Your review is so tragically good that it makes the film sound better than it is! Had I read your review, I'd actually have more expectation out of this terrible movie.
All in all the plot lacked essence, at the end I thought to myself... what was the point of this? The parts that put me off the most were tasteless sex scenes. There was no art to full frontal nudity. I'm all for a tasteful bare butt thrown in here and there, even a bare boob. They made it worse by showing the actual sex. It was vulgar, not beautiful.
The frequent nudity was thrown in there to keep the viewer engaged. Actually, it did the trick. I remember more about George Clooney going down on the hooker than I do him arranging bullets or drinking coffee or reading the paper?
I'll give you one thing though, the end scene was immaculately done. I was floored. How Clooney bangs the steering wheel, the look of betrayal when he finds out that he was shot and how his bloody hands reach out towards the windshield so close to touching his lady love. Sigh. Now if only the rest of the film was this moving, I would have loved it.
The American makes Easy A look like film of the year.

Ashok said...

I delved on your reaction towards the sex scene in the film. Off the whole film, that did not stick to my mind to be honest as it finished it purpose right after the scene when Clooney's Edward stating "I am not here to give pleasure but to get it" and Clara replying "May be I am good at pretending". There has to be a connection made out there in their romance and that out there does it. While I have been pretty conservative opinions in unnecessary use of explicit scenes, it did not occur to me out here.

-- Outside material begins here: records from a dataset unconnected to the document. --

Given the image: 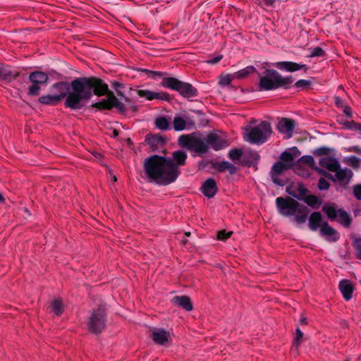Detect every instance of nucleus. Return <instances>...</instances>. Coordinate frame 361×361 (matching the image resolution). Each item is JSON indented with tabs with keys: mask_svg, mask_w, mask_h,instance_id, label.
Returning <instances> with one entry per match:
<instances>
[{
	"mask_svg": "<svg viewBox=\"0 0 361 361\" xmlns=\"http://www.w3.org/2000/svg\"><path fill=\"white\" fill-rule=\"evenodd\" d=\"M317 171H318L320 173H323V171L322 169L316 168Z\"/></svg>",
	"mask_w": 361,
	"mask_h": 361,
	"instance_id": "56",
	"label": "nucleus"
},
{
	"mask_svg": "<svg viewBox=\"0 0 361 361\" xmlns=\"http://www.w3.org/2000/svg\"><path fill=\"white\" fill-rule=\"evenodd\" d=\"M232 233H233L232 231L226 232L224 230L220 231L218 232L217 239L219 240H226V239H228L231 237Z\"/></svg>",
	"mask_w": 361,
	"mask_h": 361,
	"instance_id": "40",
	"label": "nucleus"
},
{
	"mask_svg": "<svg viewBox=\"0 0 361 361\" xmlns=\"http://www.w3.org/2000/svg\"><path fill=\"white\" fill-rule=\"evenodd\" d=\"M180 80H177L175 78L169 77V78H164L161 82V86L169 88L173 90H176L178 83Z\"/></svg>",
	"mask_w": 361,
	"mask_h": 361,
	"instance_id": "25",
	"label": "nucleus"
},
{
	"mask_svg": "<svg viewBox=\"0 0 361 361\" xmlns=\"http://www.w3.org/2000/svg\"><path fill=\"white\" fill-rule=\"evenodd\" d=\"M295 128V122L292 119L282 118L278 123L279 130L284 135L286 138H290Z\"/></svg>",
	"mask_w": 361,
	"mask_h": 361,
	"instance_id": "12",
	"label": "nucleus"
},
{
	"mask_svg": "<svg viewBox=\"0 0 361 361\" xmlns=\"http://www.w3.org/2000/svg\"><path fill=\"white\" fill-rule=\"evenodd\" d=\"M154 74L157 75H161V73H154Z\"/></svg>",
	"mask_w": 361,
	"mask_h": 361,
	"instance_id": "60",
	"label": "nucleus"
},
{
	"mask_svg": "<svg viewBox=\"0 0 361 361\" xmlns=\"http://www.w3.org/2000/svg\"><path fill=\"white\" fill-rule=\"evenodd\" d=\"M336 104L338 106H341V105H342V104H343V101H342V99H340V98H338V97H336Z\"/></svg>",
	"mask_w": 361,
	"mask_h": 361,
	"instance_id": "51",
	"label": "nucleus"
},
{
	"mask_svg": "<svg viewBox=\"0 0 361 361\" xmlns=\"http://www.w3.org/2000/svg\"><path fill=\"white\" fill-rule=\"evenodd\" d=\"M320 232L331 242L336 241L340 237L339 233L327 223H323Z\"/></svg>",
	"mask_w": 361,
	"mask_h": 361,
	"instance_id": "16",
	"label": "nucleus"
},
{
	"mask_svg": "<svg viewBox=\"0 0 361 361\" xmlns=\"http://www.w3.org/2000/svg\"><path fill=\"white\" fill-rule=\"evenodd\" d=\"M4 202V198L2 195V194L0 192V202Z\"/></svg>",
	"mask_w": 361,
	"mask_h": 361,
	"instance_id": "53",
	"label": "nucleus"
},
{
	"mask_svg": "<svg viewBox=\"0 0 361 361\" xmlns=\"http://www.w3.org/2000/svg\"><path fill=\"white\" fill-rule=\"evenodd\" d=\"M349 152H354L358 154H361V147L359 146H353L348 149Z\"/></svg>",
	"mask_w": 361,
	"mask_h": 361,
	"instance_id": "48",
	"label": "nucleus"
},
{
	"mask_svg": "<svg viewBox=\"0 0 361 361\" xmlns=\"http://www.w3.org/2000/svg\"><path fill=\"white\" fill-rule=\"evenodd\" d=\"M334 220H336L338 222L345 226H348L351 221L349 215L341 209L339 210L337 216Z\"/></svg>",
	"mask_w": 361,
	"mask_h": 361,
	"instance_id": "28",
	"label": "nucleus"
},
{
	"mask_svg": "<svg viewBox=\"0 0 361 361\" xmlns=\"http://www.w3.org/2000/svg\"><path fill=\"white\" fill-rule=\"evenodd\" d=\"M289 168L283 162L279 161L274 165L271 170V176L275 183H276V179L275 178V176H277L284 171L288 169Z\"/></svg>",
	"mask_w": 361,
	"mask_h": 361,
	"instance_id": "26",
	"label": "nucleus"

"The American" is a film like "No Country for Old Men" which has a precision in every scene. Coen brothers does an immaculate job in that film in presentation that I forgot about the people. It is a film I admire but not completely love though I am getting into the groove of Coens' direction. "The American" falls in the same category. It does not serve a purpose or plot but a simple short story with punctuating scenes and apt shots of the locale of Italy. I can see why people dislike it but I am little surprised for your strong dislike :-). But then again, after "Inception" we have to disagree strongly on something :-P. Here it goes :-).